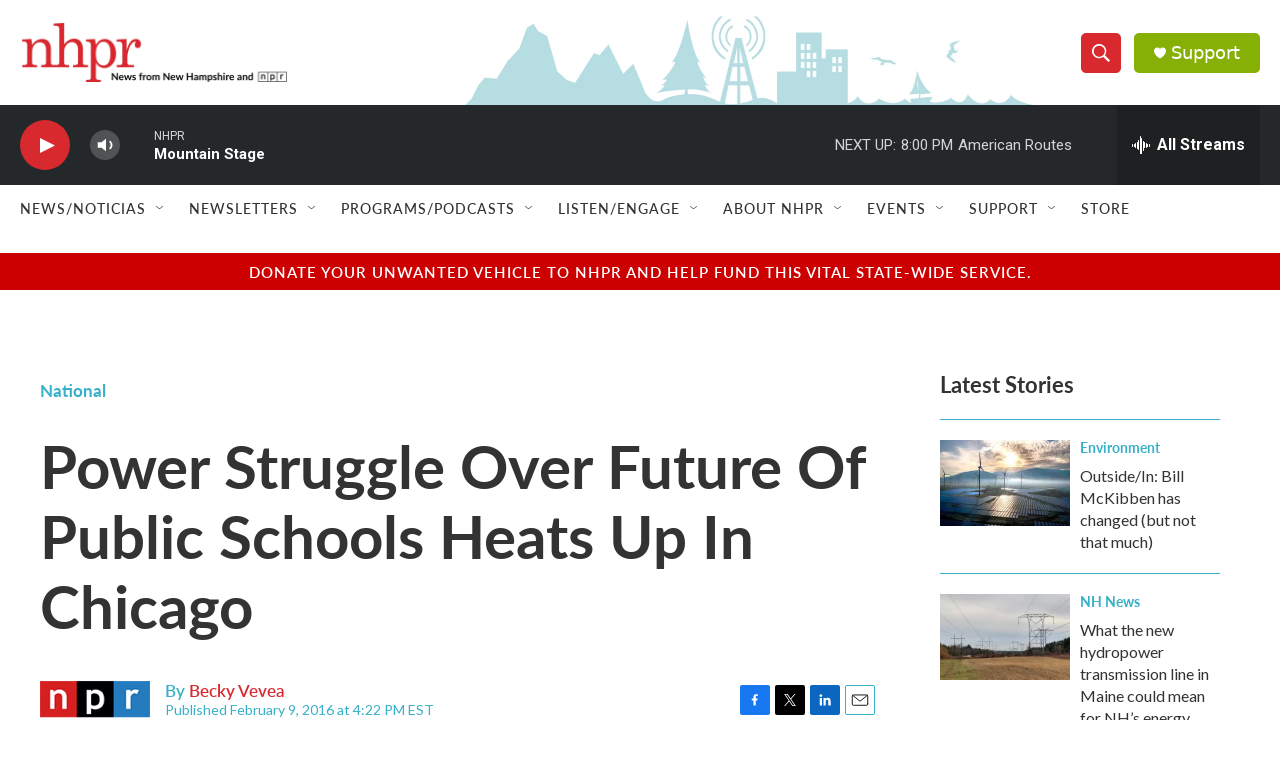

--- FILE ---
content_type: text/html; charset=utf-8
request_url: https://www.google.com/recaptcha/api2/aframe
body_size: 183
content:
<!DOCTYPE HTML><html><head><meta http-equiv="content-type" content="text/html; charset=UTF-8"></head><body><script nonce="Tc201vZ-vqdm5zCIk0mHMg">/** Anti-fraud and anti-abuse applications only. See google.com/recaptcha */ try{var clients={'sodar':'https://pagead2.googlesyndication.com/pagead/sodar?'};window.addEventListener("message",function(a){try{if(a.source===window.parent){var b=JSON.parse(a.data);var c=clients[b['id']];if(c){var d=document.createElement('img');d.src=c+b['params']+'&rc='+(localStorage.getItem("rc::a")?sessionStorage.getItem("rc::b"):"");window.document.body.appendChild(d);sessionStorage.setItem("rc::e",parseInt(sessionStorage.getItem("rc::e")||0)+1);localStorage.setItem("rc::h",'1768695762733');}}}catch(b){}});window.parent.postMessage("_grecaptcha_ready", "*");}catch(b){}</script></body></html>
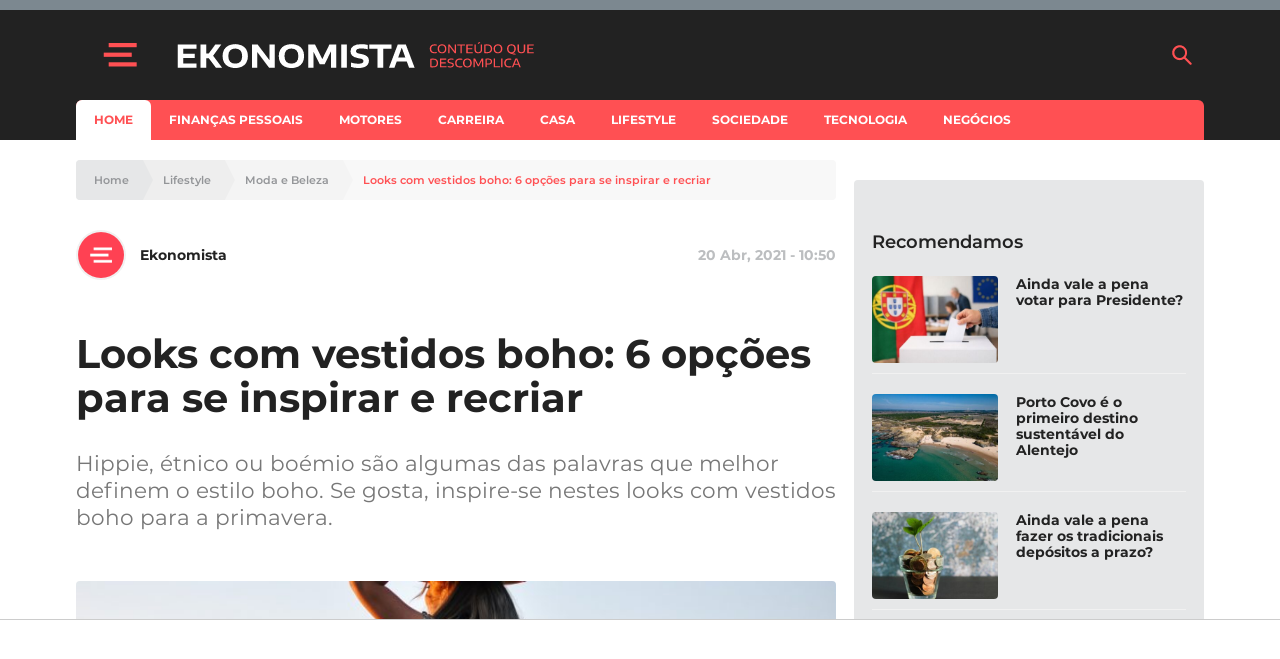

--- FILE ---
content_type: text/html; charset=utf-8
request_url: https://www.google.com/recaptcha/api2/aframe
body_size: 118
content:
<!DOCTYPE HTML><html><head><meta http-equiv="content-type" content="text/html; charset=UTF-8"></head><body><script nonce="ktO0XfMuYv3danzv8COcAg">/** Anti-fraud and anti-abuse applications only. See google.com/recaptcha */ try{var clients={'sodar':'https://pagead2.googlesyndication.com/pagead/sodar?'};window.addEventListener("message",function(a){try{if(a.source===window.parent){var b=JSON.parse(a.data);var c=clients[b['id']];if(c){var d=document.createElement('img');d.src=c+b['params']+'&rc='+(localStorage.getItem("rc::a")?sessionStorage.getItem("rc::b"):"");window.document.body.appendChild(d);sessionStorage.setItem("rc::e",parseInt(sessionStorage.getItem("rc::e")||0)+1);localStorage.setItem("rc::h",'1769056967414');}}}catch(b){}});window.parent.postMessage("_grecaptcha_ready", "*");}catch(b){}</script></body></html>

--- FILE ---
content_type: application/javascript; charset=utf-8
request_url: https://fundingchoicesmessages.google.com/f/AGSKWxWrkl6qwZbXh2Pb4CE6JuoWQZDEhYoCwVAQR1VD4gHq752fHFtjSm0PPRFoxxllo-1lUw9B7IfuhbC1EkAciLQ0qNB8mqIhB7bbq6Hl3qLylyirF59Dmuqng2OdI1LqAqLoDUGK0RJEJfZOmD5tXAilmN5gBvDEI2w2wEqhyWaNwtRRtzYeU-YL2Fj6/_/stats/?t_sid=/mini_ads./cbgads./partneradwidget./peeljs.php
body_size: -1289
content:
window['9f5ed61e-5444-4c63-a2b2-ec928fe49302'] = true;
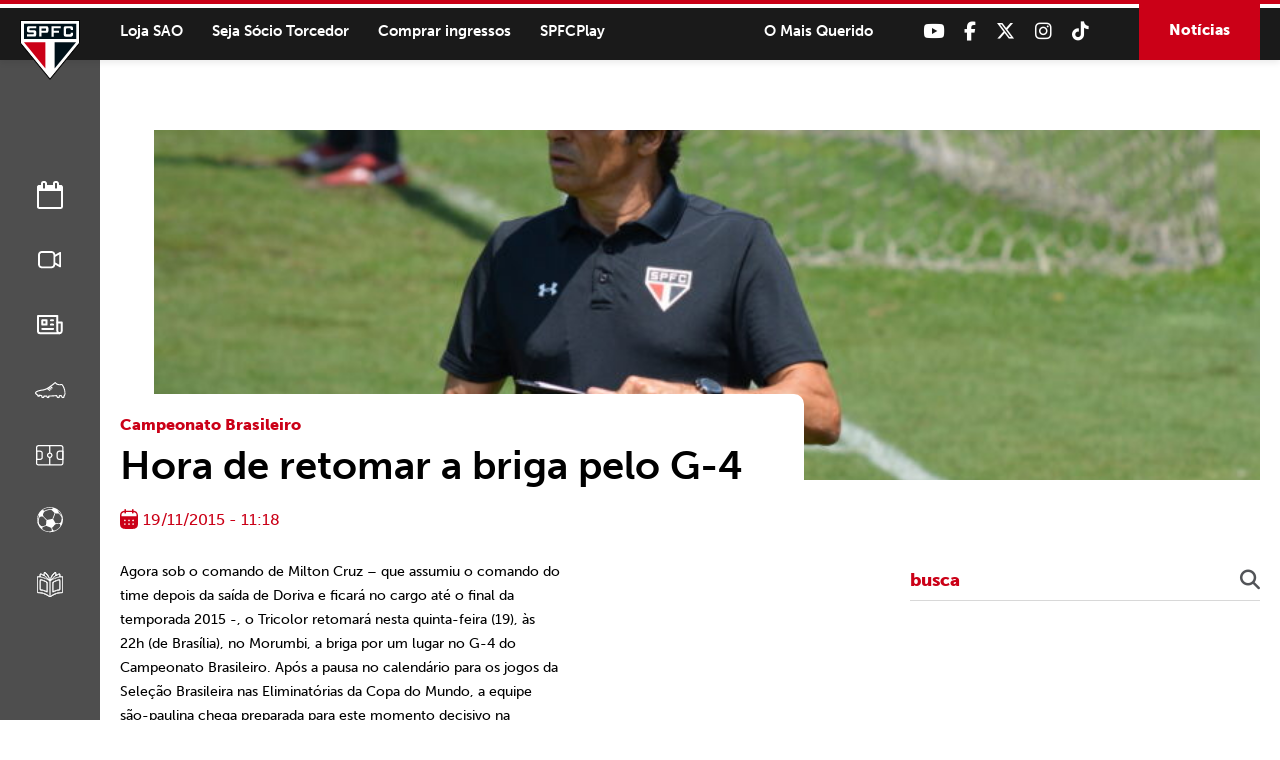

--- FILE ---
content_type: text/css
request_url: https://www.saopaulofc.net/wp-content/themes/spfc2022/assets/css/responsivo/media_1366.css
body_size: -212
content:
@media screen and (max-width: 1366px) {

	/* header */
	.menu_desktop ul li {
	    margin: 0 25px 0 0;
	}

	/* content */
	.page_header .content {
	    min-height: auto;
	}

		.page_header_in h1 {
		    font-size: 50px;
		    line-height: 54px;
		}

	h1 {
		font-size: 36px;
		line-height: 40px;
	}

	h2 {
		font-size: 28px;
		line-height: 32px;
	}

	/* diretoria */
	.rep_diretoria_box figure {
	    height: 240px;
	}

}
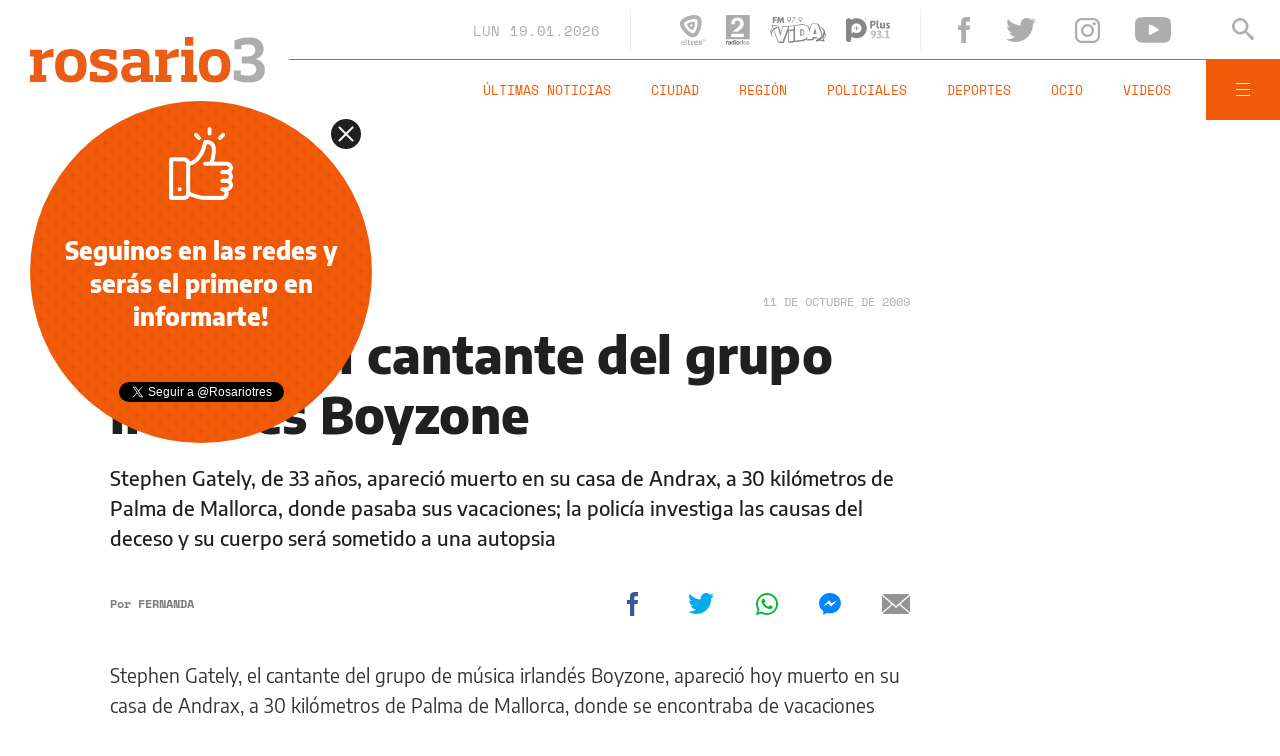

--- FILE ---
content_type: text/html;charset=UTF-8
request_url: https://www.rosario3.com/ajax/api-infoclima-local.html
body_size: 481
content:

[Your goal]
Leave the pictures out and print every record exactly.

[Solution for this exercise]
--- FILE ---
content_type: text/html; charset=utf-8
request_url: https://www.google.com/recaptcha/api2/aframe
body_size: 183
content:
<!DOCTYPE HTML><html><head><meta http-equiv="content-type" content="text/html; charset=UTF-8"></head><body><script nonce="Tc201vZ-vqdm5zCIk0mHMg">/** Anti-fraud and anti-abuse applications only. See google.com/recaptcha */ try{var clients={'sodar':'https://pagead2.googlesyndication.com/pagead/sodar?'};window.addEventListener("message",function(a){try{if(a.source===window.parent){var b=JSON.parse(a.data);var c=clients[b['id']];if(c){var d=document.createElement('img');d.src=c+b['params']+'&rc='+(localStorage.getItem("rc::a")?sessionStorage.getItem("rc::b"):"");window.document.body.appendChild(d);sessionStorage.setItem("rc::e",parseInt(sessionStorage.getItem("rc::e")||0)+1);localStorage.setItem("rc::h",'1768695762733');}}}catch(b){}});window.parent.postMessage("_grecaptcha_ready", "*");}catch(b){}</script></body></html>

--- FILE ---
content_type: text/html; charset=utf-8
request_url: https://www.google.com/recaptcha/api2/aframe
body_size: 118
content:
<!DOCTYPE HTML><html><head><meta http-equiv="content-type" content="text/html; charset=UTF-8"></head><body><script nonce="ktO0XfMuYv3danzv8COcAg">/** Anti-fraud and anti-abuse applications only. See google.com/recaptcha */ try{var clients={'sodar':'https://pagead2.googlesyndication.com/pagead/sodar?'};window.addEventListener("message",function(a){try{if(a.source===window.parent){var b=JSON.parse(a.data);var c=clients[b['id']];if(c){var d=document.createElement('img');d.src=c+b['params']+'&rc='+(localStorage.getItem("rc::a")?sessionStorage.getItem("rc::b"):"");window.document.body.appendChild(d);sessionStorage.setItem("rc::e",parseInt(sessionStorage.getItem("rc::e")||0)+1);localStorage.setItem("rc::h",'1769056967414');}}}catch(b){}});window.parent.postMessage("_grecaptcha_ready", "*");}catch(b){}</script></body></html>

--- FILE ---
content_type: application/javascript; charset=utf-8
request_url: https://fundingchoicesmessages.google.com/f/AGSKWxWrkl6qwZbXh2Pb4CE6JuoWQZDEhYoCwVAQR1VD4gHq752fHFtjSm0PPRFoxxllo-1lUw9B7IfuhbC1EkAciLQ0qNB8mqIhB7bbq6Hl3qLylyirF59Dmuqng2OdI1LqAqLoDUGK0RJEJfZOmD5tXAilmN5gBvDEI2w2wEqhyWaNwtRRtzYeU-YL2Fj6/_/stats/?t_sid=/mini_ads./cbgads./partneradwidget./peeljs.php
body_size: -1289
content:
window['9f5ed61e-5444-4c63-a2b2-ec928fe49302'] = true;

--- FILE ---
content_type: text/css
request_url: https://www.saopaulofc.net/wp-content/themes/spfc2022/assets/css/responsivo/media_1366.css
body_size: -212
content:
@media screen and (max-width: 1366px) {

	/* header */
	.menu_desktop ul li {
	    margin: 0 25px 0 0;
	}

	/* content */
	.page_header .content {
	    min-height: auto;
	}

		.page_header_in h1 {
		    font-size: 50px;
		    line-height: 54px;
		}

	h1 {
		font-size: 36px;
		line-height: 40px;
	}

	h2 {
		font-size: 28px;
		line-height: 32px;
	}

	/* diretoria */
	.rep_diretoria_box figure {
	    height: 240px;
	}

}

--- FILE ---
content_type: text/html;charset=UTF-8
request_url: https://www.rosario3.com/ajax/api-infoclima-local.html
body_size: 481
content:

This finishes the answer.